Жить в эпоху свершений, имея возвышенный нрав,
к сожалению, трудно. Красавице платье задрав,
видишь то, что искал, а не новые дивные дивы.
И не то чтобы здесь Лобачевского твердо блюдут,
но раздвинутый мир должен где-то сужаться, и тут —
тут конец перспективы.
То ли карту Европы украли агенты властей,
то ль пятерка шестых остающихся в мире частей
чересчур далека. То ли некая добрая фея
надо мной ворожит, но отсюда бежать не могу.
Сам себе наливаю кагор — не кричать же слугу —
да чешу котофея…
То ли пулю в висок, словно в место ошибки перстом,
то ли дернуть отсюдова по морю новым Христом.
Да и как не смешать с пьяных глаз, обалдев от мороза,
паровоз с кораблем — все равно не сгоришь от стыда:
как и челн на воде, не оставит на рельсах следа
колесо паровоза.
Что же пишут в газетах в разделе «Из зала суда»?
Приговор приведен в исполненье.
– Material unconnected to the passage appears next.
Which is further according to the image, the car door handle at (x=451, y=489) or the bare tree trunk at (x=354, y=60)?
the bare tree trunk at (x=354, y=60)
Взглянувши сюда,
обыватель узрит сквозь очки в оловянной оправе,
как лежит человек вниз лицом у кирпичной стены;
но не спит. Ибо брезговать кумполом сны
продырявленным вправе.
Зоркость этой эпохи корнями вплетается в те
времена, неспособные в общей своей слепоте
отличать выпадавших из люлек от выпавших люлек.
Белоглазая чудь дальше смерти не хочет взглянуть.
Жалко, блюдец полно, только не с кем стола вертануть,
чтоб спросить с тебя, Рюрик.
Зоркость этих времен — это зоркость к вещам тупика.
Не по древу умом растекаться пристало пока,
но плевком по стене. И не князя будить — динозавра.
Для последней строки, эх, не вырвать у птицы пера.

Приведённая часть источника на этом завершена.